— WRITTEN REQUEST —
Please return the lines of the material from the line containing "In the image, would" through the line containing "3535 millimetres", inclusive, and nothing else.

— Dataset items —
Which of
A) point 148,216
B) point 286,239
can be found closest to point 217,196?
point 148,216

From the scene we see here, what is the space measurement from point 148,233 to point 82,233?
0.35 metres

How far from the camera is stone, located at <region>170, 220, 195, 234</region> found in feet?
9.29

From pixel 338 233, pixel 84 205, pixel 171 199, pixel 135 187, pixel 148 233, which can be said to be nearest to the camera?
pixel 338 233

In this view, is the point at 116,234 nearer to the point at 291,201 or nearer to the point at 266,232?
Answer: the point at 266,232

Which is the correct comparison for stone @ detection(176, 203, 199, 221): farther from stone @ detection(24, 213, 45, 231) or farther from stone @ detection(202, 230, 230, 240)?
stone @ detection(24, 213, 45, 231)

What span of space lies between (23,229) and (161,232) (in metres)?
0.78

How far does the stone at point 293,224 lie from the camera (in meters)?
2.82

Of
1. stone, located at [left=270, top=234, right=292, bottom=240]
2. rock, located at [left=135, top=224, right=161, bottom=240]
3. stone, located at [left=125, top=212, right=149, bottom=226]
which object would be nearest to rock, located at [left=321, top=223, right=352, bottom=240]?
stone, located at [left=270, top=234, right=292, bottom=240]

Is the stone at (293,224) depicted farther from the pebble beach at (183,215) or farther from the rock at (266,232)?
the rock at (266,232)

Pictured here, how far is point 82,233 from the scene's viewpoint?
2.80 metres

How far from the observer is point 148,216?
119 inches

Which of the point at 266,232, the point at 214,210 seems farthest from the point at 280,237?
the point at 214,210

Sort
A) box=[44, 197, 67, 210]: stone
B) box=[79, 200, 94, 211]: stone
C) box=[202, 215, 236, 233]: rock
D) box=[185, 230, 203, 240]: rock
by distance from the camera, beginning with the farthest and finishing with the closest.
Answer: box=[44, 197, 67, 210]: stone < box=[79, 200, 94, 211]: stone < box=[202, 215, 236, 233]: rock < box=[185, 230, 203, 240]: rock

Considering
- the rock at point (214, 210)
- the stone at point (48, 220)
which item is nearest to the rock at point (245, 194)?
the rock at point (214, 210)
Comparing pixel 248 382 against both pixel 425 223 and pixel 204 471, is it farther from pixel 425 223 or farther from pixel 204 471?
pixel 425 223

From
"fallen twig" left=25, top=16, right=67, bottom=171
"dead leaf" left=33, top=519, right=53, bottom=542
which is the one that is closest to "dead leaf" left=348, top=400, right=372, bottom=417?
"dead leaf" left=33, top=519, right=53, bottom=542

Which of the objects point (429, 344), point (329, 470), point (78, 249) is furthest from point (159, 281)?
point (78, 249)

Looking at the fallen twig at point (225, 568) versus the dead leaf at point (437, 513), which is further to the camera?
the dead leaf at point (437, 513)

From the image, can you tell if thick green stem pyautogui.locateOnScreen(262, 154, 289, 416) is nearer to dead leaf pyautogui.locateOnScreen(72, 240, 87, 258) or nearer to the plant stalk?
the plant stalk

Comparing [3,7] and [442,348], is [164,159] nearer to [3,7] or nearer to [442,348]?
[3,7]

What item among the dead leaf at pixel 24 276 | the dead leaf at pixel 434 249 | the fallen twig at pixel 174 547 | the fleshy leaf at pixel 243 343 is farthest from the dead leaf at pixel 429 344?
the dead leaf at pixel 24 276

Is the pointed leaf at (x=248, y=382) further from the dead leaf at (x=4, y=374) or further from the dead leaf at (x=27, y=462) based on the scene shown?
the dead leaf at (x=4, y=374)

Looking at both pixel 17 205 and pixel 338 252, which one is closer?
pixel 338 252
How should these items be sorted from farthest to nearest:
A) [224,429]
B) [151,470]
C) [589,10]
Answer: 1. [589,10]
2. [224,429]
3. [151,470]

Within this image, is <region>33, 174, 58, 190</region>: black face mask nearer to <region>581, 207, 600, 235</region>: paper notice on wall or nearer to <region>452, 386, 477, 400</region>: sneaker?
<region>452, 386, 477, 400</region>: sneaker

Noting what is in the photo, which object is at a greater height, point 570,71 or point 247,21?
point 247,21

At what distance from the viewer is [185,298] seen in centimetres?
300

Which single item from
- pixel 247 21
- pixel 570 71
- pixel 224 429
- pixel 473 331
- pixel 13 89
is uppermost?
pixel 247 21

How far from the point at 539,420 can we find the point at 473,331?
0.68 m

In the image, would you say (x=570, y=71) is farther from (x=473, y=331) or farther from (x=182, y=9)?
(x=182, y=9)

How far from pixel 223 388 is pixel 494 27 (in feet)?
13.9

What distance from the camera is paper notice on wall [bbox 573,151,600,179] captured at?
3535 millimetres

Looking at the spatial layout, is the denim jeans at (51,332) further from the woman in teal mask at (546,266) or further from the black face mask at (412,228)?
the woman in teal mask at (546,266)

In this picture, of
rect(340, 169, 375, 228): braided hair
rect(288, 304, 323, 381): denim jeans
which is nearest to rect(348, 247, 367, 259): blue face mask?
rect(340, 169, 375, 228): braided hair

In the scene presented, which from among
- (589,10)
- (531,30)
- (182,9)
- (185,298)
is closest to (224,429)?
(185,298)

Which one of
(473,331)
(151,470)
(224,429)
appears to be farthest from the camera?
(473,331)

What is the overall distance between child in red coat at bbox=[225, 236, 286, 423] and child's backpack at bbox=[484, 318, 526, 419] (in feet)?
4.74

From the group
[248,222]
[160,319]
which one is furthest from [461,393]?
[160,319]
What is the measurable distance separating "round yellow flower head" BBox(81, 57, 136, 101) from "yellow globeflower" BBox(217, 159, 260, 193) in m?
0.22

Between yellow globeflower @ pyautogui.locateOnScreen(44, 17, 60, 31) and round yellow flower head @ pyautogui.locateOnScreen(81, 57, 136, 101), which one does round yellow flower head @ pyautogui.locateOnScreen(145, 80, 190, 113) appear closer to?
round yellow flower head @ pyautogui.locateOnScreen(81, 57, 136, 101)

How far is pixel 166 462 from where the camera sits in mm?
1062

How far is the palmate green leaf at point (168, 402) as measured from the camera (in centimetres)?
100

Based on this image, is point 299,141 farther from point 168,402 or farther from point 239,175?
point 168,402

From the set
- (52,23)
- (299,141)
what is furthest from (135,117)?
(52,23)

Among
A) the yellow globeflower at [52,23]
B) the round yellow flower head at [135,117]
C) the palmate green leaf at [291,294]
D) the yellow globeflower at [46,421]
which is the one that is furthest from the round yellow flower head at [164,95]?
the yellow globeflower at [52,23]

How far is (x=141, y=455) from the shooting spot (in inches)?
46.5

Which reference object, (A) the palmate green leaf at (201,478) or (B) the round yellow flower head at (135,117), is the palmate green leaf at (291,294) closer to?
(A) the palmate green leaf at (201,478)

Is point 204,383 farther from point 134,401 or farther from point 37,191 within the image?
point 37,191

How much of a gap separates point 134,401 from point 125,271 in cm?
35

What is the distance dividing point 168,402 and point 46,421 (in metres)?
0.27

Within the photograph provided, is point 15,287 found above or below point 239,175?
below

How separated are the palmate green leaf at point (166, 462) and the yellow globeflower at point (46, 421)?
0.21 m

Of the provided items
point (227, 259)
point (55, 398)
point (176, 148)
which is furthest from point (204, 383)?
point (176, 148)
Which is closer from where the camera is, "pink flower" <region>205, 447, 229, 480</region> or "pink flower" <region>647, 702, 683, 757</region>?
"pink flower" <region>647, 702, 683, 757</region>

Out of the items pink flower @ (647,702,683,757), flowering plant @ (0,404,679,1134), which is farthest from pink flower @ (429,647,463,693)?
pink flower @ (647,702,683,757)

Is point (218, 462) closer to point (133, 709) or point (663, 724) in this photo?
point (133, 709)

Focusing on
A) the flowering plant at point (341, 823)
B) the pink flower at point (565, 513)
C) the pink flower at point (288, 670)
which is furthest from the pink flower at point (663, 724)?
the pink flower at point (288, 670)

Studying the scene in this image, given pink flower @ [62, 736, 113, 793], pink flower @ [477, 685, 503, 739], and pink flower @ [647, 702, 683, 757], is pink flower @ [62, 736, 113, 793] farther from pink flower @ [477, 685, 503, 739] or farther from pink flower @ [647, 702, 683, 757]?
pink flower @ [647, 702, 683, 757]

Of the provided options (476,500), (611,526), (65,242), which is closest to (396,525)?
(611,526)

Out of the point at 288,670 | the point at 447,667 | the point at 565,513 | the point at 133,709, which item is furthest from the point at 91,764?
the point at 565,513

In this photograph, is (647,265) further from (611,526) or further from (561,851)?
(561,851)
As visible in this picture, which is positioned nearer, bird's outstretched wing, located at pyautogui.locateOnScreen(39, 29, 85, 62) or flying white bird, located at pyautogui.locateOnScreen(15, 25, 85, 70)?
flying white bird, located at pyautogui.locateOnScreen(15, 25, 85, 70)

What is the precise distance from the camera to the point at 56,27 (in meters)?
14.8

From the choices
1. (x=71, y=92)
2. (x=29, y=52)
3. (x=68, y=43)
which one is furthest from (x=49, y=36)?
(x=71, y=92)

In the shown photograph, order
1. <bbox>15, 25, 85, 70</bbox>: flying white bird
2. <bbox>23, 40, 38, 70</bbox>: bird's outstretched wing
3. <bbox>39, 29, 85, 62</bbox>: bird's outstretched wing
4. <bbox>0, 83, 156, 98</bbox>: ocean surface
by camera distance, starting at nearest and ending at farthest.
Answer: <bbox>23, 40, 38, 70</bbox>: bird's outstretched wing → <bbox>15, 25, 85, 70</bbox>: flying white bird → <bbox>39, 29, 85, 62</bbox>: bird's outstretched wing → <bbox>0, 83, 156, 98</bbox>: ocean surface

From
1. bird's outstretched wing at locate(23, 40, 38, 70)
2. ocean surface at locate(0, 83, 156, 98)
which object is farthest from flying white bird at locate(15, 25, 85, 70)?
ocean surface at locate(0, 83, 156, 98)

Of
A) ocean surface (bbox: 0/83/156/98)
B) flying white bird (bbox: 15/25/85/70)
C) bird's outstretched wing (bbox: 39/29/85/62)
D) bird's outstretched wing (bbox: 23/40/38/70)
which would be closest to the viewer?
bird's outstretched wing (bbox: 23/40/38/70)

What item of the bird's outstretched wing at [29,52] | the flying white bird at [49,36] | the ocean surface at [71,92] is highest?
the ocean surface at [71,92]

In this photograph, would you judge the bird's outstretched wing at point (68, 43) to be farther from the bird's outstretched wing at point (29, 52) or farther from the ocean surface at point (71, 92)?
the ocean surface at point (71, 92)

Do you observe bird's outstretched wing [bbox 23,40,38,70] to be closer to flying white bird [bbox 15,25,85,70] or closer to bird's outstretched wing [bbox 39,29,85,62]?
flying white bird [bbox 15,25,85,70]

— ANSWER —
In the image, would you say (x=570, y=71) is farther from (x=473, y=331) or farther from (x=182, y=9)?
(x=182, y=9)

How far from pixel 223 388 is pixel 494 27 (in feet)?
13.9

What distance from the camera is paper notice on wall [bbox 573,151,600,179] captured at?
3535 millimetres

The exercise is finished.